_Task item_
All of the data below is to be returned unaltered.

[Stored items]
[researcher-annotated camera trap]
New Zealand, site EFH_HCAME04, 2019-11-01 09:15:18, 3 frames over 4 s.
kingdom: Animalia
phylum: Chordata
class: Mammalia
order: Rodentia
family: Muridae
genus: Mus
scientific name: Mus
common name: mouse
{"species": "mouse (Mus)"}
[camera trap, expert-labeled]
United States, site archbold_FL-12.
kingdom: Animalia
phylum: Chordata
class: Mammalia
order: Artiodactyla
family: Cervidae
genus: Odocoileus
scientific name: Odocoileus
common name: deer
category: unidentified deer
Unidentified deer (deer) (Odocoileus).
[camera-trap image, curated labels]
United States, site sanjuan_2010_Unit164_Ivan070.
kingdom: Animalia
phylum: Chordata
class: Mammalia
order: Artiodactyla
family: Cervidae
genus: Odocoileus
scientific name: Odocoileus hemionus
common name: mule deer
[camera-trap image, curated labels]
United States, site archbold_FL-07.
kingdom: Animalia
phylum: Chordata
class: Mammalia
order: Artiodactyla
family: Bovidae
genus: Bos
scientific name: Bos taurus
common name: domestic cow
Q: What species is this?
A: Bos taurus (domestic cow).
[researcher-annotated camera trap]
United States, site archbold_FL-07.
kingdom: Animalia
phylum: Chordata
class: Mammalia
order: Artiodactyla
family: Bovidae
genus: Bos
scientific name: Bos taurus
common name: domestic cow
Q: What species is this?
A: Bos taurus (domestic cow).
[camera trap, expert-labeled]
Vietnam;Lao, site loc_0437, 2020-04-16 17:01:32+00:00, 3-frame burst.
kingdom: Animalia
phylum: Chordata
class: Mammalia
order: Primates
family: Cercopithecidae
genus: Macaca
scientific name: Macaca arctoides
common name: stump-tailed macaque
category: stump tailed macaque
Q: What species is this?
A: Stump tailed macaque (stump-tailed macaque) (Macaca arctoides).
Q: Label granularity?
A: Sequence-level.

_Task answer_
[researcher-annotated camera trap]
New Zealand, site EFH_HCAME04, 2019-11-01 09:15:18, 3 frames over 4 s.
kingdom: Animalia
phylum: Chordata
class: Mammalia
order: Rodentia
family: Muridae
genus: Mus
scientific name: Mus
common name: mouse
{"species": "mouse (Mus)"}
[camera trap, expert-labeled]
United States, site archbold_FL-12.
kingdom: Animalia
phylum: Chordata
class: Mammalia
order: Artiodactyla
family: Cervidae
genus: Odocoileus
scientific name: Odocoileus
common name: deer
category: unidentified deer
Unidentified deer (deer) (Odocoileus).
[camera-trap image, curated labels]
United States, site sanjuan_2010_Unit164_Ivan070.
kingdom: Animalia
phylum: Chordata
class: Mammalia
order: Artiodactyla
family: Cervidae
genus: Odocoileus
scientific name: Odocoileus hemionus
common name: mule deer
[camera-trap image, curated labels]
United States, site archbold_FL-07.
kingdom: Animalia
phylum: Chordata
class: Mammalia
order: Artiodactyla
family: Bovidae
genus: Bos
scientific name: Bos taurus
common name: domestic cow
Q: What species is this?
A: Bos taurus (domestic cow).
[researcher-annotated camera trap]
United States, site archbold_FL-07.
kingdom: Animalia
phylum: Chordata
class: Mammalia
order: Artiodactyla
family: Bovidae
genus: Bos
scientific name: Bos taurus
common name: domestic cow
Q: What species is this?
A: Bos taurus (domestic cow).
[camera trap, expert-labeled]
Vietnam;Lao, site loc_0437, 2020-04-16 17:01:32+00:00, 3-frame burst.
kingdom: Animalia
phylum: Chordata
class: Mammalia
order: Primates
family: Cercopithecidae
genus: Macaca
scientific name: Macaca arctoides
common name: stump-tailed macaque
category: stump tailed macaque
Q: What species is this?
A: Stump tailed macaque (stump-tailed macaque) (Macaca arctoides).
Q: Label granularity?
A: Sequence-level.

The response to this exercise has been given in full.